L. SAVI (Somatis, Auditori, Visual, Intelektual)


1. Pengertian Metode Pembelajaran SAVI (Somatis, Auditori, Visual,
Intelektual)
Pembelajaran tidak otomatis meningkat dengan menyuruh orang berdiri dan
bergerak kesana kemari. Akan tetapi, menggabungkan gerakan fisik dengan aktivitas
intelektual dan penggunaan semua indra dapat berpengaruh besar pada pembelajaran.
Pendekatan yang dapat digunakan disini adalah pendekatan SAVI. Pembelajaran
dengan menggunakan pendekatan SAVI adalah pembelajaran yang menggabungkan
gerakan fisik dengan aktivitas intelektual dan penggunaan semua indra yang dapat
berpengaruh besar pada pembelajaran. Adapun Unsur-unsur SAVI Dave Meier antara
lain:
1. Somatis : Belajar dengan bergerak dan berbuat
2. Auditori : Belajar dengan berbicara dan mendengar
3. Visual : Belajar dengan mengamati
4. Intelektual : Belajar dengan memecahkan masalah dan berfikir.

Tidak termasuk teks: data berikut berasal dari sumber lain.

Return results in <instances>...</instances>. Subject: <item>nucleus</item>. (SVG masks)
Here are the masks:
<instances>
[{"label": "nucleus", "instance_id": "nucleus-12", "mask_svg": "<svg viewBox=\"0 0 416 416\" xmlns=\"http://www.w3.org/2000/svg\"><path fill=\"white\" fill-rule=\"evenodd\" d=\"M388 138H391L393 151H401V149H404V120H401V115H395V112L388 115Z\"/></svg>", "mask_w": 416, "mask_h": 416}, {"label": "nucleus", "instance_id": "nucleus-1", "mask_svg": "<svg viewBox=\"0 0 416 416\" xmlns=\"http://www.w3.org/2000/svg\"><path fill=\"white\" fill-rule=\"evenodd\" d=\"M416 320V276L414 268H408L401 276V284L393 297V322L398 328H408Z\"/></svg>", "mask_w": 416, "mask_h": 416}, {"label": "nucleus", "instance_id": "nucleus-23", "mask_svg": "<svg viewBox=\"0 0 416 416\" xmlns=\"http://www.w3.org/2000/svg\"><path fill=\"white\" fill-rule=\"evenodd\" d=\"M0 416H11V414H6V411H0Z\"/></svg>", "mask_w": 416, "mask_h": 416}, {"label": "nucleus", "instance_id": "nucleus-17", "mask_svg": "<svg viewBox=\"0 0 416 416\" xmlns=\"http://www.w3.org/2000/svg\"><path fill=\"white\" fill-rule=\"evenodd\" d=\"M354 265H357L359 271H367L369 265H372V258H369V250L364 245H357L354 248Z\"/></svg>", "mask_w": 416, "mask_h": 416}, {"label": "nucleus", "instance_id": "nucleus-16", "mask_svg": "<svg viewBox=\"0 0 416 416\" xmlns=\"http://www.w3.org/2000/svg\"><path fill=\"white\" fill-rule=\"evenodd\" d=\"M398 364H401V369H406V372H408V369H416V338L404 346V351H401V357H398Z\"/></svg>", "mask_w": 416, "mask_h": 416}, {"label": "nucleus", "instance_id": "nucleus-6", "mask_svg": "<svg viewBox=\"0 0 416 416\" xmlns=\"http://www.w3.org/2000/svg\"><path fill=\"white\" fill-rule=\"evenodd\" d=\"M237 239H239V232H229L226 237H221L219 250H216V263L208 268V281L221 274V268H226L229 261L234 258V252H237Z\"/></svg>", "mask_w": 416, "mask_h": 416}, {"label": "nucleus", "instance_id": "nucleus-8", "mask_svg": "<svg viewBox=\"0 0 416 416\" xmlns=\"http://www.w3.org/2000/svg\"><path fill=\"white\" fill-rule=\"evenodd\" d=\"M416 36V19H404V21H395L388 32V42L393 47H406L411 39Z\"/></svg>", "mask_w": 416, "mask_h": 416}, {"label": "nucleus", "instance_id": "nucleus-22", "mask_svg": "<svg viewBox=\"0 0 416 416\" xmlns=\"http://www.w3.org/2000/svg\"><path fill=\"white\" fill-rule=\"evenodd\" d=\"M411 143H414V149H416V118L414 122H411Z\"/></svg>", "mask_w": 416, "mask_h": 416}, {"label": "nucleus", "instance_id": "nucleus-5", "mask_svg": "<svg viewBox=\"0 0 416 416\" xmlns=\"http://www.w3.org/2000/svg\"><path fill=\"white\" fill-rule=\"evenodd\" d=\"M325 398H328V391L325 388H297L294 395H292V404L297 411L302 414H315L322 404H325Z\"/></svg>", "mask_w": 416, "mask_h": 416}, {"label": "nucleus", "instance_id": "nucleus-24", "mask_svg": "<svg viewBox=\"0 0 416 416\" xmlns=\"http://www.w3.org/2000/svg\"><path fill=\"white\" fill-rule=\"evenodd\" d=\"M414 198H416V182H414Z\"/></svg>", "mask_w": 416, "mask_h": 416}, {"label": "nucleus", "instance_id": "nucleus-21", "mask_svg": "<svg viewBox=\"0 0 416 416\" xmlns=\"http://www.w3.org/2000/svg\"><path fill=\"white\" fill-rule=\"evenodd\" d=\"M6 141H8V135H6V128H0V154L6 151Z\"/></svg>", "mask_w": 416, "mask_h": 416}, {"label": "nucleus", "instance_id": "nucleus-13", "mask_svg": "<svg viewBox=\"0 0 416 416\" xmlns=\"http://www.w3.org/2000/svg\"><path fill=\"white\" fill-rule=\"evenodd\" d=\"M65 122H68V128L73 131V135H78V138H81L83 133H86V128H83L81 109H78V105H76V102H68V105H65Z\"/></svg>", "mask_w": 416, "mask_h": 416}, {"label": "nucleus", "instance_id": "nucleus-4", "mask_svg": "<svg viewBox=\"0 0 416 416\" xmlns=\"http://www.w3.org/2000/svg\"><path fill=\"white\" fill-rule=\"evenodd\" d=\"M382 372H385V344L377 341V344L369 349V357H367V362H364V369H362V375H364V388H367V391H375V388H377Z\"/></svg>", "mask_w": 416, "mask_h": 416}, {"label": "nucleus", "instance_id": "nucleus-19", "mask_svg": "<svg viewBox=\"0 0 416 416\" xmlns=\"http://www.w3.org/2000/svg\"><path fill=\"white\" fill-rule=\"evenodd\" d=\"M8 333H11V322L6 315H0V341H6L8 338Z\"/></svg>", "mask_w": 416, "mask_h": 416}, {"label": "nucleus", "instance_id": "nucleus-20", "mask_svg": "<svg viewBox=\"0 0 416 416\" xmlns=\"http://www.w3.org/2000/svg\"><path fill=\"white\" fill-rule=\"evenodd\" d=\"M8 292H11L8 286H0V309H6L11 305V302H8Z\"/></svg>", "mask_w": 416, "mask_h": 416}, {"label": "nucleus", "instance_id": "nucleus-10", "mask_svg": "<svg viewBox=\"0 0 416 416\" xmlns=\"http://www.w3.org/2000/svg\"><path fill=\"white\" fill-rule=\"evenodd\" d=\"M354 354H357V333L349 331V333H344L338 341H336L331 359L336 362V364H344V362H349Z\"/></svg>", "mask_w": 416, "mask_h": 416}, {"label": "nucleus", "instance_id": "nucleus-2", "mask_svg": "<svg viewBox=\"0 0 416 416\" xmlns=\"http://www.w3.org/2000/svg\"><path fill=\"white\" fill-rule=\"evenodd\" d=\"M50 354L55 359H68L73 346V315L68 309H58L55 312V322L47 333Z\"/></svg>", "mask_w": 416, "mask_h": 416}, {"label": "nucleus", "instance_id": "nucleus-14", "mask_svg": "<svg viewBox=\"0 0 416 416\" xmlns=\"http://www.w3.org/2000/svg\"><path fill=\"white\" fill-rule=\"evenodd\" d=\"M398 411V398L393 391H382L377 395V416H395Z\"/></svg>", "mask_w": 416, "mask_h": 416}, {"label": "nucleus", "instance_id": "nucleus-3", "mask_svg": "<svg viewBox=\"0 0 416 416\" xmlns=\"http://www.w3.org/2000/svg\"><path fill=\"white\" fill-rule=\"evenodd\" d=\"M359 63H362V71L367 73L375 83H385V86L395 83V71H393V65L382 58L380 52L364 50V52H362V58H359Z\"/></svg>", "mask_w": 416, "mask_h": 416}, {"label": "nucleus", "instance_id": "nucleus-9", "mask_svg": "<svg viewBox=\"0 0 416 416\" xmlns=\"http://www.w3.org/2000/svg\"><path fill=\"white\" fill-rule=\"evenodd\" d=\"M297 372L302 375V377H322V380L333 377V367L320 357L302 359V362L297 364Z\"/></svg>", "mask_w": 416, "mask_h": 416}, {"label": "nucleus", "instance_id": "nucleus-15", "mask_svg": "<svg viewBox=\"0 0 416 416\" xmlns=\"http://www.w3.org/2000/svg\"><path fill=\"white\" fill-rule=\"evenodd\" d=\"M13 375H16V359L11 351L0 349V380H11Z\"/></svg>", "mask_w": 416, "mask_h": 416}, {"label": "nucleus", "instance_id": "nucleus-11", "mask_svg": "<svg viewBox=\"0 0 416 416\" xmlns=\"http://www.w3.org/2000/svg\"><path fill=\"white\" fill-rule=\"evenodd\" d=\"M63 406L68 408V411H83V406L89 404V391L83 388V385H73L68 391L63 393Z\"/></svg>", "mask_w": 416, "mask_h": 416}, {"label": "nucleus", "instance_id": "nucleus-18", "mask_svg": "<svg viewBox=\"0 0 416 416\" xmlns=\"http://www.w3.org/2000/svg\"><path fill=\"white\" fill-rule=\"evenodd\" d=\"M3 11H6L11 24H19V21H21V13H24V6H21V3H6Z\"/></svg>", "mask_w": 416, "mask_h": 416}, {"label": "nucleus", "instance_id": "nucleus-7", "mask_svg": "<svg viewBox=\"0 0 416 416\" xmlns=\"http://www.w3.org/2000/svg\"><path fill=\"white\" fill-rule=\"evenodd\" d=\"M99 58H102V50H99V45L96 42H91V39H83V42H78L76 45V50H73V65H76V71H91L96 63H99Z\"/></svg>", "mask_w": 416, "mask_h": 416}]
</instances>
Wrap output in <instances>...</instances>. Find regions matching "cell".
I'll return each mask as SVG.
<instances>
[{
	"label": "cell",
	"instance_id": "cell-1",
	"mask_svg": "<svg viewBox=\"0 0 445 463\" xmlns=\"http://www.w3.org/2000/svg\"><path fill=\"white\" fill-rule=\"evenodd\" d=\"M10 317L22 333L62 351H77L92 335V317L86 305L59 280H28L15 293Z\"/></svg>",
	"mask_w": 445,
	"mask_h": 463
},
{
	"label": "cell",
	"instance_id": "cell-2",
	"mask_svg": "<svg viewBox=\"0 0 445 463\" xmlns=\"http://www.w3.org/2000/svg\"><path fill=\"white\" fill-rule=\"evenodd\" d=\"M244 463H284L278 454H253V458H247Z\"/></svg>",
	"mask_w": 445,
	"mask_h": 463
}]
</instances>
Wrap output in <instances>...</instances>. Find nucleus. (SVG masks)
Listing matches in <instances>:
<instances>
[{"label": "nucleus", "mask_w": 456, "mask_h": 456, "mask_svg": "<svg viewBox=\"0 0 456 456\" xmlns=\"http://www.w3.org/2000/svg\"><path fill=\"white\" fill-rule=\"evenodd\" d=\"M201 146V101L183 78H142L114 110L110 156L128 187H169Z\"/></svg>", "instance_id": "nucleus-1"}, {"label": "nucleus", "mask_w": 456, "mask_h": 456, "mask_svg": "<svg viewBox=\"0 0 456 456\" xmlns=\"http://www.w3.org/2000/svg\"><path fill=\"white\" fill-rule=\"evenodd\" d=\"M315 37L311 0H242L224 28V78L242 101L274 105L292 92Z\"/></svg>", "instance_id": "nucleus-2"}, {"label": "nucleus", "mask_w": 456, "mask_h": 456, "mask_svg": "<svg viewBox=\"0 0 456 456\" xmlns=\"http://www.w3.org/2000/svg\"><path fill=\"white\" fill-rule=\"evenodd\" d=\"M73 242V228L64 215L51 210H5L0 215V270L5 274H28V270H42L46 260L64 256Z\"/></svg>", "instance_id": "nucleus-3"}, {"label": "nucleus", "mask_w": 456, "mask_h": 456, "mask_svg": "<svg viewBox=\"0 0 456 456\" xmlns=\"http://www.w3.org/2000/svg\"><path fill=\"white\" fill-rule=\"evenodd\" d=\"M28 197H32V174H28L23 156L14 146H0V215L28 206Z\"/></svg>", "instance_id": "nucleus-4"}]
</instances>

Pembelajaran SAVI adalah pembelajaran yang menekankan bahwa belajar


haruslah memanfaatkan semua alat indera yang dimiliki siswa. Istilah SAVI sendiri
adalah kepedekan dari ; Somatic yang bermakna gerakan tubuh (hands on, aktivitas
fisik) dimana cara belajar dengan
mengalami dan melakukan; Auditory yang bermakna belajar haruslah dengan melalui
mendengarkan, menyimak, berbicara, presentasi, argumentasi, mengemukakan
pendapat, dan menaggapi; Visualisation yang bermakna belajar haruslah
menggunakan indera mata melalui
mengamati, menggambar, mendemonstrasikan, membaca, menggunakan media dan
alat peraga; dan Intelectually yang bermakna bahwa belajar haruslah dengan
menggunakan kemampuan berfikir (minds-on), belajar haruslah dengan konsentrasi
pikiran berlatih menggunakannya melalui bernalar, menyelidiki, mengindentifikasi,
menemukan, mencipta,
mengkonstruksi, memecahkan masalah, dan menerapkan.
Pendekatan SAVI dalam belajar memunculkan sebuah konsep belajar yang
disebut Belajar Berdasar Aktivitas (BBA). Belajar Berdasar Aktivitas (BBA) berarti
bergerak aktif secara fisik ketika belajar, dengan memanfaatkan indra sebanyak
mungkin, dan membuat seluruh tubuh dan pikiran terlibat dalam proses belajar.
Pelatihan konvensional cenderung membuat orang tidak aktif secara fisik dalam
jangka waktu yang lama. Terjadilah kelumpuhan otak dan belajar pun melambat
layaknya merayap atau bahkan berhenti sama sekali. Mengajak orang untuk bangkit
dan bergerak secara berkala akan menyegarkan tubuh, meningkatkan peredaran darah
ke otak, dan dapat berpengaruh positif pada belajar.
2. Prinsip Dasar Metode Pembelajaran SAVI (Somatia, Auditori, Visual,
Intelektual)
Dikarenakan pembelajaran SAVI sejalan dengan gerakan Accelerated Learning
(AL), maka prinsipnya juga sejalan dengan Accelerated Learning (AL), Meier (2002)
juga menyebutkan bahwa guru harus paham prinsip-prinsip SAVI sehingga mampu
menjalankan model pembelajaran dengan tepat. Prinsip tersebut adalah:
a) pembelajaran melibatkan seluruh pikiran dan tubuh
b) pembelajaran berarti berkreasi bukan mengkonsumsi.
c) kerjasama membantu proses pembelajaran
d) pembelajaran berlangsung pada benyak tingkatan secara simultan
e) belajar berasal dari mengerjakan pekerjaan itu sendiri dengan umpan
balik.
f) emosi positif sangat membantu pembelajaran.
g) otak-citra menyerap informasi secara langsung dan otomatis.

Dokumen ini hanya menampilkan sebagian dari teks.